Susan Langdon, executive director of the Toronto Fashion Incubator (TFI), a non profit that helps launch and grow nascent fashion businesses, says she’s seen several examples of celebrity boosts have helped emerging Canadian designer sell their clothes.

In getting struck by this bolt of Kardashian-shaped lightning, Langdon says, Bowen joins other fashion up-and-comers whose careers have been helped up and along by celebrities. Earlier this year, Toronto designer Sid Neigum, she says, sold out of his purple patent leather coat after KKW’s half sister Kylie Jenner wore it on Instagram.

Social media, Langdon says, has been a game changer for fashion designers to get noticed. Before Instagram and Facebook, et. al., she says, they would have to fight to get their clothes into fashion shows around the world and in front of big fashion houses and celebrities. And even then, she says, it was a long-shot to get the right eyeballs on your brand.

Now, fashion designers can find and tag in a post the stylists of celebrities they want to wear their clothes and bam! That could be the ticket.

“There used to be six degrees of separation,” Langdon says. “Now, it’s more like one degree. You can be shopping from the comfort of your bedroom and be discovering new brands. You don’t have to travel.”

There’s no question that, like all industries, Canadian fashion has suffered during COVID, Langdon says, and the scene is “quiet.” There are no in-person events. No parties. But the industry is far from dead, she says, especially since digital events have been a boon.

Earlier this year, she says, TFI showcased the work of 14 emerging clothing brands in a digital space and nearly half of them got deals with major retailers around the globe, generating a collective $1 million in wholesale sales.
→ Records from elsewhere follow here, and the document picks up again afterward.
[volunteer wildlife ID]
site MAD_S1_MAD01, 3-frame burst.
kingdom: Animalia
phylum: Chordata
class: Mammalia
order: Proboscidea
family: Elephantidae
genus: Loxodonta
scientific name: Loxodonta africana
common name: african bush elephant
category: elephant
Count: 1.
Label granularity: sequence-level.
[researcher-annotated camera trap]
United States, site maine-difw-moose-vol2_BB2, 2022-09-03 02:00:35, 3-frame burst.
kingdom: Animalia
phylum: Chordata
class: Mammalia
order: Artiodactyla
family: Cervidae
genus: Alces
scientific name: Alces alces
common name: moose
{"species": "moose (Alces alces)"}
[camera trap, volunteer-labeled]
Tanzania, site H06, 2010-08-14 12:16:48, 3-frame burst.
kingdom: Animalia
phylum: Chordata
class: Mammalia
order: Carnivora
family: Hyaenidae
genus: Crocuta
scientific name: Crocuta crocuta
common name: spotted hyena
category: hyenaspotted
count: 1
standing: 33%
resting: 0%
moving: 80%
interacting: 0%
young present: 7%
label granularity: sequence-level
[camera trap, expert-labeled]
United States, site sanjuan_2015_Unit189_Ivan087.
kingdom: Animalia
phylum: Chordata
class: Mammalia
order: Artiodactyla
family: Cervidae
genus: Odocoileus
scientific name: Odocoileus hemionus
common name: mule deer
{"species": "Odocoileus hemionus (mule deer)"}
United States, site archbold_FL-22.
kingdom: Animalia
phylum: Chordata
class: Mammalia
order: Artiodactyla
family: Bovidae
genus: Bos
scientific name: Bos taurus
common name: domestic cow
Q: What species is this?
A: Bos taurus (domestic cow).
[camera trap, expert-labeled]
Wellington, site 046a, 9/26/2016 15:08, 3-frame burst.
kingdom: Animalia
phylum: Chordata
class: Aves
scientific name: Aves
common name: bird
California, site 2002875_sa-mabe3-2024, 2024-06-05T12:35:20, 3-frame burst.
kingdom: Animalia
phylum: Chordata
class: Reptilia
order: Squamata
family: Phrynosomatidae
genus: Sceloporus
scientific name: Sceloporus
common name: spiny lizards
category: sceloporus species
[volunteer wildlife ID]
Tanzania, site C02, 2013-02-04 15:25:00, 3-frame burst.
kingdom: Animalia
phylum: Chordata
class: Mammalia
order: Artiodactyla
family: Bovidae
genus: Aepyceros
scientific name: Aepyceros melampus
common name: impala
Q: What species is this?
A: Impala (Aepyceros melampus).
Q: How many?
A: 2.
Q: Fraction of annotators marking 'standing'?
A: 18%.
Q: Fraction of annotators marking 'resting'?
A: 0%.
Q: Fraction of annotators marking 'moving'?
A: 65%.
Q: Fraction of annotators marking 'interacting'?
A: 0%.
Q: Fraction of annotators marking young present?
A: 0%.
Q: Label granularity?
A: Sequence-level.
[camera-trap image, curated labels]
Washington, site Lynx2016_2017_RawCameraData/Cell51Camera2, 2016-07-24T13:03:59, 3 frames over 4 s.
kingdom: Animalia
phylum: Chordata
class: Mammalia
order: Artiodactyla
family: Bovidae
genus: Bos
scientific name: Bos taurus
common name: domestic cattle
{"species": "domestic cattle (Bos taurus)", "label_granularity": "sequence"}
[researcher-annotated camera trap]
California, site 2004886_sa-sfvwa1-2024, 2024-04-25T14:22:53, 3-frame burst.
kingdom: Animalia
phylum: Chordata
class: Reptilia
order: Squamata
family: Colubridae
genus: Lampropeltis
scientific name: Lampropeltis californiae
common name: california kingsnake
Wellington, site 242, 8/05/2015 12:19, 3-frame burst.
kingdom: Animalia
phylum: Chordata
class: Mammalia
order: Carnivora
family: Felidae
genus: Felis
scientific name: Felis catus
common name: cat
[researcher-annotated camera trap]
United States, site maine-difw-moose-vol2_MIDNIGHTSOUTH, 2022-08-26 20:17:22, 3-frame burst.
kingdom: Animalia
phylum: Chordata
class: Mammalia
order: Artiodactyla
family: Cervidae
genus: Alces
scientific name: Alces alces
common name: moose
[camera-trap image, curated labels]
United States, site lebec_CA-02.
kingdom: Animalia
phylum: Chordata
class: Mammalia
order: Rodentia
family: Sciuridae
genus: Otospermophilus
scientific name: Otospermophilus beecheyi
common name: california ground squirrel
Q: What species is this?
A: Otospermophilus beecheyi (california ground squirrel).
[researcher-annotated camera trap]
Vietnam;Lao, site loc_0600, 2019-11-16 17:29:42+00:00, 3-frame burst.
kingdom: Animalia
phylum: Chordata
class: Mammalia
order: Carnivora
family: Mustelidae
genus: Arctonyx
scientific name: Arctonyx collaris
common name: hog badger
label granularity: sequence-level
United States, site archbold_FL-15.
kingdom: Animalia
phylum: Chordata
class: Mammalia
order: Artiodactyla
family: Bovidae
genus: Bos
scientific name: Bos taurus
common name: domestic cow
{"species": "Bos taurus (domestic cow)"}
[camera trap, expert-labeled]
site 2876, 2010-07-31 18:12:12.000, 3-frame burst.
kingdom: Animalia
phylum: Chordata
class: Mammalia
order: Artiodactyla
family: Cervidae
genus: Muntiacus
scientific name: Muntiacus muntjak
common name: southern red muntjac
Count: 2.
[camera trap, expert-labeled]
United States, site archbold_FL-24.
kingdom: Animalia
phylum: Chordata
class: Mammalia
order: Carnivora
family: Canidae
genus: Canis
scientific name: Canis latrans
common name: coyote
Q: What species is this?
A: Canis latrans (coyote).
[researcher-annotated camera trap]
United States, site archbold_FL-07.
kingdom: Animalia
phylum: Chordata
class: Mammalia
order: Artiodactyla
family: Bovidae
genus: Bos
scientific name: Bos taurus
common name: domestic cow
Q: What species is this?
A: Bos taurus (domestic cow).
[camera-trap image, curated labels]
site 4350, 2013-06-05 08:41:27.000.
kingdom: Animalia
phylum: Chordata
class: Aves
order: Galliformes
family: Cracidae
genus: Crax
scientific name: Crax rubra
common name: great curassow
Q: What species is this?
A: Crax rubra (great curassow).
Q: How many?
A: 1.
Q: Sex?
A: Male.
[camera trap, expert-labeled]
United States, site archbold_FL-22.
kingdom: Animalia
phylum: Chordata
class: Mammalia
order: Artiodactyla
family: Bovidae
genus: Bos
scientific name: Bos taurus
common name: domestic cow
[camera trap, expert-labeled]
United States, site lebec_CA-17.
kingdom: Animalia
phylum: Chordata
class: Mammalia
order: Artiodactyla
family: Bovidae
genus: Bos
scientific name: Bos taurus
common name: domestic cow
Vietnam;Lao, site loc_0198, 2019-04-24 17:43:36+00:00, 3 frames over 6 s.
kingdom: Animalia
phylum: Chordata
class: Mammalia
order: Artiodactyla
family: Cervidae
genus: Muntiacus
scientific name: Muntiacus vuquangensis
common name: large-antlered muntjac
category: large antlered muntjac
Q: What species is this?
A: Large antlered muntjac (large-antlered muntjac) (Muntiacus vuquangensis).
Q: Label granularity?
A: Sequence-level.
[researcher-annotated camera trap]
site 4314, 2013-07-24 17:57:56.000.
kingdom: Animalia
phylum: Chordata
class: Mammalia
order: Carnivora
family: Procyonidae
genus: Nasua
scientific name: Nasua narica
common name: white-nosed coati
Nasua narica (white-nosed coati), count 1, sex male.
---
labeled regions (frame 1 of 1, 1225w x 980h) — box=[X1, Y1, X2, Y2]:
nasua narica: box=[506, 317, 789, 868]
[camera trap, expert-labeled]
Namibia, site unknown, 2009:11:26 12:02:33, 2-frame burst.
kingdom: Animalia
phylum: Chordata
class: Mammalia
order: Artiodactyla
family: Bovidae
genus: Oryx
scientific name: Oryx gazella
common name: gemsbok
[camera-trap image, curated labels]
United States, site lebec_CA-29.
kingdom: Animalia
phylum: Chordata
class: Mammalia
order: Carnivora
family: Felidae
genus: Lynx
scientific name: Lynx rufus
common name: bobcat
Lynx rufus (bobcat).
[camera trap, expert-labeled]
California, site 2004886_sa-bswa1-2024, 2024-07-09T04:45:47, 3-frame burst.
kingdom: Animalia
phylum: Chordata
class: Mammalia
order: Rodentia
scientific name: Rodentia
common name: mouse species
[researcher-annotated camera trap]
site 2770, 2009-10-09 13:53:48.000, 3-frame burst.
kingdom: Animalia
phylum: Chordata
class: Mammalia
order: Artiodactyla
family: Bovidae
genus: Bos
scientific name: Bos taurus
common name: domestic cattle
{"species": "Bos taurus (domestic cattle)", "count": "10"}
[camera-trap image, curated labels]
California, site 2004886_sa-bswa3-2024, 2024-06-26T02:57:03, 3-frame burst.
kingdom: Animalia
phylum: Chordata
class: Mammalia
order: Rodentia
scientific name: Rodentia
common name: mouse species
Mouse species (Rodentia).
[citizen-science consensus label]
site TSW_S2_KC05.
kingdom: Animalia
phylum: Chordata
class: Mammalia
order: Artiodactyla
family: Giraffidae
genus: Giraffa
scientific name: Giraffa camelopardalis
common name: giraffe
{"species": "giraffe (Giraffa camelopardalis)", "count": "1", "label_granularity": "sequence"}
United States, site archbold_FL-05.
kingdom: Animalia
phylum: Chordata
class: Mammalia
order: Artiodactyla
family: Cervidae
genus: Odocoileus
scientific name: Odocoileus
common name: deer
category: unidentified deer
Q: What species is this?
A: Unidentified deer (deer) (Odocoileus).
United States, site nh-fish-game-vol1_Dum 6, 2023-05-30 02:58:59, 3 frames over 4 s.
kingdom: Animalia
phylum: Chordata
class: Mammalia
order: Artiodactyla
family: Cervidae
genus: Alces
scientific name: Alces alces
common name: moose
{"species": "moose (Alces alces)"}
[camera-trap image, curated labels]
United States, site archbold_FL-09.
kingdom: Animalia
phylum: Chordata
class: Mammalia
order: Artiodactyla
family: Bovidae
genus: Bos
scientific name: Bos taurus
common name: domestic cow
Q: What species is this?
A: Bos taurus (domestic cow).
The interest in Bowen’s clothes is yet another example of how much talent there is in this country, says Langdon, especially since brands like Louis Vuitton, Gucci and Fendi are practically throwing themselves at people like Kardashian West.

“Why did she choose a Canadian designer? Because the design is good,” Langdon says. “Because it’s innovative. It’s exciting. It merits attention.”

Bowen, who studied fashion design in London, England and interned for Marc Jacobs in New York, is crossing her fingers that she gets more. A little while ago — prelaunch — Kardashian tagged Bowen in one post, but the focus remained on the dress and fragrance. But now that the product and pictures are out, Bowen is getting a lot of what she calls “celebrity stylist reach-out for potential projects” and a lot of DM requests about her work.

She’s crossing her fingers that one stylist in particular sees her clothes —and likes what she sees. FKA Twigs, an alternative artist and dancer, is from London, England, and Bowen says she’s be thrilled to design costumes for her.

“I’ve been working really hard,” Bowen says. “But it’s an exciting time and I am so grateful for this opportunity.”